Örneğin Eskişehir’in Mihalıççık ilçesi [[Sörkun)), sorkun köyünde kadınlar, Neolitik dönemde uygulanan teknikle çamuru şekillendiriyor, topraktan çeşitli eşyalar yapıyor ve aynı dönemin yöntemiyle çömleklerini açıkta pişiriyorlar. Manisa’nın Salihli ilçesine bağlı Gökeyüp köyündeki kadınlar da aynı şekilde çömlek üretmeye devam etmektedirler. [2]
Güneydoğu Anadolu’da dar dipli, geniş karınlı, dar ağızlı ve iki kulplu, “küp” denilen çok amaçlı çömlek çeşidi yaygın olarak kullanılmakta ve bunlar da geleneksel usullerle yapılmaktadır. Bu eşyalar genellikle siyah veya kırmızı renktedir. Turşu, yağ, sirke, pekmez, su, kavurma gibi yiyeceklerin saklanmasında ve taşınmasında da kullanılır. Bu tip çanak ve çömlekler Güneydoğu Anadolu’nun hemen her yöresinde köylüler tarafından kendi ihtiyaçlarını karşılamak için üretilmektedir. Günümüzde İzmir, Menemen, Erzurum, Nevşehir, Diyarbakır, Gaziantep, Kütahya, Urfa, Mardin illerimiz ve bu illere bağlı ilçelerde çömlekçilik mesleği dar bir kapsamda dahi olsa devam etmektedir. [3]
Mezopotamya da ortaya çıkan çömlek yapma yöntemlerin en ilkel şekli ile hala Anadolu'da kullanıldığını görmek mümkündür. Anadolu’nun birçok köyünde binlerce yıldan beri süregelen ilkel usullerle yapılan çömlekleri, ekmek ve balık saclarını yurdumuzun bir çok yöresinde görebilmemiz mümkündür. Bu çömleklerin bazıları yurtiçindeki birçok yere hatta yurtdışına dahi ulaştırılabilmektedir. [4]
İlkel yöntemlerle yapılan çömlekçilik ile teknik yöntemlerle yapılan çömleklerin yapım teknikleri esasında aynıdır. Sonuç olarak hazırlama, şekillendirme ve üretim aşamaları büyük benzerlik gösterir.

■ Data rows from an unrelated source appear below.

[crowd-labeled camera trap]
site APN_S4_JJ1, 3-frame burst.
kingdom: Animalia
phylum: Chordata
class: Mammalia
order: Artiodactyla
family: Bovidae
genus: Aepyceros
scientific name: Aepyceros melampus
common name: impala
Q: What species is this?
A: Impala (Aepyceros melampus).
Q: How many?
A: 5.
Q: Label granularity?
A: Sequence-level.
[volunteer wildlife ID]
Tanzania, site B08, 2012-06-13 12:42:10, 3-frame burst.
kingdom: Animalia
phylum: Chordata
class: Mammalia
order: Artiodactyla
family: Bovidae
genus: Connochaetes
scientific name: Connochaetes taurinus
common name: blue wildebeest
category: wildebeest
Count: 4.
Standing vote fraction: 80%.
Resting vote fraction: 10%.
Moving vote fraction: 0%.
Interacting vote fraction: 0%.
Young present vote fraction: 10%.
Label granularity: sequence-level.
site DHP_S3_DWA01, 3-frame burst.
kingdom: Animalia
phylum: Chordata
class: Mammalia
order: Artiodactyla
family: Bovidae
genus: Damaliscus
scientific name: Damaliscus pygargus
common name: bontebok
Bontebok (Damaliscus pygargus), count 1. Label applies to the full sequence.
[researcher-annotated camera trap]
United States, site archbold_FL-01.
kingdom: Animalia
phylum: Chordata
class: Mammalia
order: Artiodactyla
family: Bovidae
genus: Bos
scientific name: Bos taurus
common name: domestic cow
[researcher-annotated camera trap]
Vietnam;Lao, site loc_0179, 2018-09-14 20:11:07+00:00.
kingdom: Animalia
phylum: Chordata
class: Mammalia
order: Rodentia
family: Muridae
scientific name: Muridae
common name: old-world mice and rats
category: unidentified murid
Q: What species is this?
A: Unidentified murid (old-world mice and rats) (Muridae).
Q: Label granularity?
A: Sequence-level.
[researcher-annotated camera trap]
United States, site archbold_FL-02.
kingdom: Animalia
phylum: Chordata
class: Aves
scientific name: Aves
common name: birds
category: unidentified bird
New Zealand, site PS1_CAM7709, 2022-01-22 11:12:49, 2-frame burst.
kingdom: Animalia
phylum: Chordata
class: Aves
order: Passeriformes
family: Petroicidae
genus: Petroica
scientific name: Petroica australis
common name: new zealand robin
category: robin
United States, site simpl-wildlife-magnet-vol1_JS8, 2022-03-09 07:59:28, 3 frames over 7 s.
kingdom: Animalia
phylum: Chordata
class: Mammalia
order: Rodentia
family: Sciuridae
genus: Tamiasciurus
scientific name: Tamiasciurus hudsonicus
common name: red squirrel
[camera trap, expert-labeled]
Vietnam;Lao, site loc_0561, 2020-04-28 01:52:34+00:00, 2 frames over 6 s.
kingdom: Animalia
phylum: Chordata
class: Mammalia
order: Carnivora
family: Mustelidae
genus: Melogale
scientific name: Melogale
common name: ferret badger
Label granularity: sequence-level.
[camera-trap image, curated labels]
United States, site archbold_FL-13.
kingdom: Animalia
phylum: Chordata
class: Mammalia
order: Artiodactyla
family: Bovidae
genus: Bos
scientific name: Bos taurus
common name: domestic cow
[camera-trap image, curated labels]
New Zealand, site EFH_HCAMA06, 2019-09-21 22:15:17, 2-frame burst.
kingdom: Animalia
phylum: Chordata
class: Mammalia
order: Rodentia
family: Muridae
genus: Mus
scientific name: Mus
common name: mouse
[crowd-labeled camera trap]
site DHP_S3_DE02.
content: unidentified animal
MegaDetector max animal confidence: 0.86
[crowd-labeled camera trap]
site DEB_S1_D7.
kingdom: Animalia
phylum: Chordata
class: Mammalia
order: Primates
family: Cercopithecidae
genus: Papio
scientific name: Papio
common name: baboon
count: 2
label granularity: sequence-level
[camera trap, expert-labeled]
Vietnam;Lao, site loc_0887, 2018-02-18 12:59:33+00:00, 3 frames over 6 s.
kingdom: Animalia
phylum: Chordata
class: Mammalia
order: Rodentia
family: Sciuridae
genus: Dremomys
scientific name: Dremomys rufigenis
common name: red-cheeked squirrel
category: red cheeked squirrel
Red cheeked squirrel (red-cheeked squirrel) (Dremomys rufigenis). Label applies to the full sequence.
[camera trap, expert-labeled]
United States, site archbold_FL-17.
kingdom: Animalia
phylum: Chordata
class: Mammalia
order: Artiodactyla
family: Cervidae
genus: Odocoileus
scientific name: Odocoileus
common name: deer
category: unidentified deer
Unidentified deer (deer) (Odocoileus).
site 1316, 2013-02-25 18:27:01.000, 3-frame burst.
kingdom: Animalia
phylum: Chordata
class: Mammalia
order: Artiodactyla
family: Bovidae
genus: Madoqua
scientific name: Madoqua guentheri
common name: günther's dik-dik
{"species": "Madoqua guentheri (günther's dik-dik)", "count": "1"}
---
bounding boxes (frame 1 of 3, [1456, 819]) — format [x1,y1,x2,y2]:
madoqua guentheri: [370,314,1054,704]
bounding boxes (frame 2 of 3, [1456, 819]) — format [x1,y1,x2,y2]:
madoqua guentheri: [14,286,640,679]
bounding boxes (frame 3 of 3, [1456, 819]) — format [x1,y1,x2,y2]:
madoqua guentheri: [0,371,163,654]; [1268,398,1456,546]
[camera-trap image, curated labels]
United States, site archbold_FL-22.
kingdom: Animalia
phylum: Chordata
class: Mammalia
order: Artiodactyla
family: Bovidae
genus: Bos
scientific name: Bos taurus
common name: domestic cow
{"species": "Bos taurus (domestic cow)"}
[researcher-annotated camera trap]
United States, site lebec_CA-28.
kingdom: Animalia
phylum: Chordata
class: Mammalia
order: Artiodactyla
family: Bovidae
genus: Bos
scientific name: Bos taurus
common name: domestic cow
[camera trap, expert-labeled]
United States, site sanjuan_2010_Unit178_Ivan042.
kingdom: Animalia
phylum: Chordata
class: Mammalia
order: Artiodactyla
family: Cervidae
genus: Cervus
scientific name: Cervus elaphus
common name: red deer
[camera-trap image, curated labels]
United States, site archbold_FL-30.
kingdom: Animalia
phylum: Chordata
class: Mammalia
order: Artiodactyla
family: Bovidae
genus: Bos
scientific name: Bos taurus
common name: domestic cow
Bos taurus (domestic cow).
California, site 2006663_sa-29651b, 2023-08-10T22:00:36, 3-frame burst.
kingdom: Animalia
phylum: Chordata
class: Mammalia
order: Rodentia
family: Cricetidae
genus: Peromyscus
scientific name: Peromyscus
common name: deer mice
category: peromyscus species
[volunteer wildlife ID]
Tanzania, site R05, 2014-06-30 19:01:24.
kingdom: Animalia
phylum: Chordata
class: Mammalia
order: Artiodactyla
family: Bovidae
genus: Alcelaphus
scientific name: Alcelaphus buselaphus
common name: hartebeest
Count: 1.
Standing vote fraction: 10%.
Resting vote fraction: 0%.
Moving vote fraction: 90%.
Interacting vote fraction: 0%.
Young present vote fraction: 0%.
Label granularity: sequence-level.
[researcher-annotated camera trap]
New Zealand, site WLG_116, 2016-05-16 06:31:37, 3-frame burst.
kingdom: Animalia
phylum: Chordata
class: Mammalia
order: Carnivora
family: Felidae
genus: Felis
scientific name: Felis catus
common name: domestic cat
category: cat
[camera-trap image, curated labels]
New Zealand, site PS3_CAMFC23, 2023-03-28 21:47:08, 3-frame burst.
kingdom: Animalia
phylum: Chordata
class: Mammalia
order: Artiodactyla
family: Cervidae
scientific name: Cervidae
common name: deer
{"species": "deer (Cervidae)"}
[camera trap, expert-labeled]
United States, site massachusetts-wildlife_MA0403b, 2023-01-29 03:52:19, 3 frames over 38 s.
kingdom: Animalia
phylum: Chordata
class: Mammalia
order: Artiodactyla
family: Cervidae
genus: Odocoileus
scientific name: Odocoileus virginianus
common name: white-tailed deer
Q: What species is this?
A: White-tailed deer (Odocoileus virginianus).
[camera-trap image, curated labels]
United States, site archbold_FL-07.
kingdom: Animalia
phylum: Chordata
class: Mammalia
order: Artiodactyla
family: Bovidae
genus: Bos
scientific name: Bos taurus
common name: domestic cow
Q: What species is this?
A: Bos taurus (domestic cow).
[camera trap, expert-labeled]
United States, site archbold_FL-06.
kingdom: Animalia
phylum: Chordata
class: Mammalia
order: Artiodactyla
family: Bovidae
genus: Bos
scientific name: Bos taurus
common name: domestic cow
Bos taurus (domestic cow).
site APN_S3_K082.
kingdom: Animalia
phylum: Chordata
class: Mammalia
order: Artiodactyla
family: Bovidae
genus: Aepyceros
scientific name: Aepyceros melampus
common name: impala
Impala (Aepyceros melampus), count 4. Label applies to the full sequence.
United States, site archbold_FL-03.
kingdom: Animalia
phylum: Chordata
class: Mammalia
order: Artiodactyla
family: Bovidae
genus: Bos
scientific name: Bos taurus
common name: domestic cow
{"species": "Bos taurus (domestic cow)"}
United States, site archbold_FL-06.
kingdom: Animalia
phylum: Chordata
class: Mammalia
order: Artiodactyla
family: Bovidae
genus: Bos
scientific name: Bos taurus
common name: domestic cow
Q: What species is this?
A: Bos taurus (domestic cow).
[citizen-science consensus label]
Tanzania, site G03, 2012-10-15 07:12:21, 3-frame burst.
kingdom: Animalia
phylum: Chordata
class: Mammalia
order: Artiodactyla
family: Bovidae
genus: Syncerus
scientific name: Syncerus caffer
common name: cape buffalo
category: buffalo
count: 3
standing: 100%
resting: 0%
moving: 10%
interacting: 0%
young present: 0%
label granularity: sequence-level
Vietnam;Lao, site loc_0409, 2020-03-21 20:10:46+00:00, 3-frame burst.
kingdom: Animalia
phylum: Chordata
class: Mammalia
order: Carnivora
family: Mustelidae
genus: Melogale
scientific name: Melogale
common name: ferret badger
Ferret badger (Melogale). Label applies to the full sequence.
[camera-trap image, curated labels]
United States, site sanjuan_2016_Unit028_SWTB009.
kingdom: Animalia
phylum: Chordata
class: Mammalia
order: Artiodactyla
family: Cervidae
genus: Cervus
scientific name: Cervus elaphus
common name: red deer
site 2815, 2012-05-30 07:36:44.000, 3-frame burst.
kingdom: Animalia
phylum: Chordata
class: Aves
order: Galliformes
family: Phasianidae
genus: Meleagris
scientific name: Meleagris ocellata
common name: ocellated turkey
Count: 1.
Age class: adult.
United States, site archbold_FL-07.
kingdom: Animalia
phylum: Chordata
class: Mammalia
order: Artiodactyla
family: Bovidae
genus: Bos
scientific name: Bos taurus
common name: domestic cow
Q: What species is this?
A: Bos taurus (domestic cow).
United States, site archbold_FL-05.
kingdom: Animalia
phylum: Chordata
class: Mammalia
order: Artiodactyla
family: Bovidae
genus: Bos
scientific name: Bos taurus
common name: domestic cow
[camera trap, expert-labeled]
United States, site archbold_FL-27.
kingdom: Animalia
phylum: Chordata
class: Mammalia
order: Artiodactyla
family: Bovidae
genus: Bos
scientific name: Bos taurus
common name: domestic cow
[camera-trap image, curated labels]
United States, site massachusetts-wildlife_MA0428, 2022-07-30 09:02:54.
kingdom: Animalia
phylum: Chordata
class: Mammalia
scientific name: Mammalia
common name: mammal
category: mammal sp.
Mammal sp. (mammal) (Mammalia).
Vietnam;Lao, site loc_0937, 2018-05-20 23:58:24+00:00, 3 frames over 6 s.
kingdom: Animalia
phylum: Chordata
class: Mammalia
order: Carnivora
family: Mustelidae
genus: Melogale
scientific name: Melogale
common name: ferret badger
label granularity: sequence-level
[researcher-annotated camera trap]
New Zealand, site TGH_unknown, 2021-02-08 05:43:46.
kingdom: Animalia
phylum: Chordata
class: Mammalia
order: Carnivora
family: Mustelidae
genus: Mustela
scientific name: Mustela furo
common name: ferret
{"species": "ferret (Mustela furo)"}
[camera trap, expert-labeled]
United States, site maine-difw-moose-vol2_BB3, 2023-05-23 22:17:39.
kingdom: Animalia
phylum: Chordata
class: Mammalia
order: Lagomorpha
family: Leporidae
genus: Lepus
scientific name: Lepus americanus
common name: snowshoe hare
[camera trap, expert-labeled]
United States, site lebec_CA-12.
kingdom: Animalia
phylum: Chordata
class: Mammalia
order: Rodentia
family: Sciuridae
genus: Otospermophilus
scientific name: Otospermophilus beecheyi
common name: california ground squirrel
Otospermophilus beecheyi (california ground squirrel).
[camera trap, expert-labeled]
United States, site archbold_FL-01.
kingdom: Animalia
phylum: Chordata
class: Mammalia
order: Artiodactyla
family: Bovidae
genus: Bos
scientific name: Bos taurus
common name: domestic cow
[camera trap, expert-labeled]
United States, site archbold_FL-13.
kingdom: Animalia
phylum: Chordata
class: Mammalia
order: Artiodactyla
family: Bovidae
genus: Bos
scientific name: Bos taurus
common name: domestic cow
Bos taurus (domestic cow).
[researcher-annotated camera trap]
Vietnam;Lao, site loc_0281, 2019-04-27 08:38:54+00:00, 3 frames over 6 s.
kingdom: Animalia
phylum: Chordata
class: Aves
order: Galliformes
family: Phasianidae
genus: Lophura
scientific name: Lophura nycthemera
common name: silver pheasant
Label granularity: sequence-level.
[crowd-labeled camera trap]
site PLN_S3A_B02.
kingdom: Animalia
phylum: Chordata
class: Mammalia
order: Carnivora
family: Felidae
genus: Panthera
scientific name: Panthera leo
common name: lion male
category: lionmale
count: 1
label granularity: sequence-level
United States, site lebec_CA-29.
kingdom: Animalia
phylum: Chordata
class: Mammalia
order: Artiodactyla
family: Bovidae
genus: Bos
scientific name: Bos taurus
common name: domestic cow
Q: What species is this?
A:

Her ikisinde de ilk aşama çamurun hazırlanması ile olmaktadır.
Geleneksel yöntemlerle çömlek hamuruna üç şekilde biçim verilir. Birincisi, çömlek hamuru topağının oyularak el, silindir, mil, veya tokaçlama yöntemiyle biçim verilmesidir. İkincisi ise “kalıplama” tekniğidir. Kalıplama tekniğinin uygulamasına en güzel ve en bilinen örnek kiremit ve tuğla üretimidir. Üçüncü teknik “çekme” tekniğidir. Bu teknikte şekil verilecek olan çömlek hamuru dönen bir çarkın üzerine yerleştirilerek el ve çeşitli aletler yardımıyla şekillendirilir.
Çarkla Yapılan Ticari Çömlekçilik
Bu tip çömlekçiliğin temeli geçmişte de olduğu gibi ticaridir. Antik çağlarda bile çarkla yapılan çömleklerin üretimin kolay ve bol olabilmesi için ortaya çıktığı söylenebilir. Amfora, küp ve çanak çömlek ticaretinin antik çağlarda önemli bir ticari meta olduğunu bilmeyenimiz yoktur. Şu halde bu yöntemin antik çağlarda da ticari amaçlar için kullanıldığını söylemek güç değildir. Çark ile yapılan çömlekçilik Mezopotamya uygarlıklarına Hititlere kadar uzanmaktadır. Çok sayıda çanak çömlek atölyesi bulunan Avanos’ta seramik ve çömlek yapım geleneği Hititlerden beri süregelmektedir. Anadolu’nun en büyük kral mezarlarından biri sayılan "Çeç tümülüsü, "AVANOS' taki yerleşimin ve çömlek yapımcılığının Hititlere kadar uzandığını; ispat eden önemli bir kanıttır.[5]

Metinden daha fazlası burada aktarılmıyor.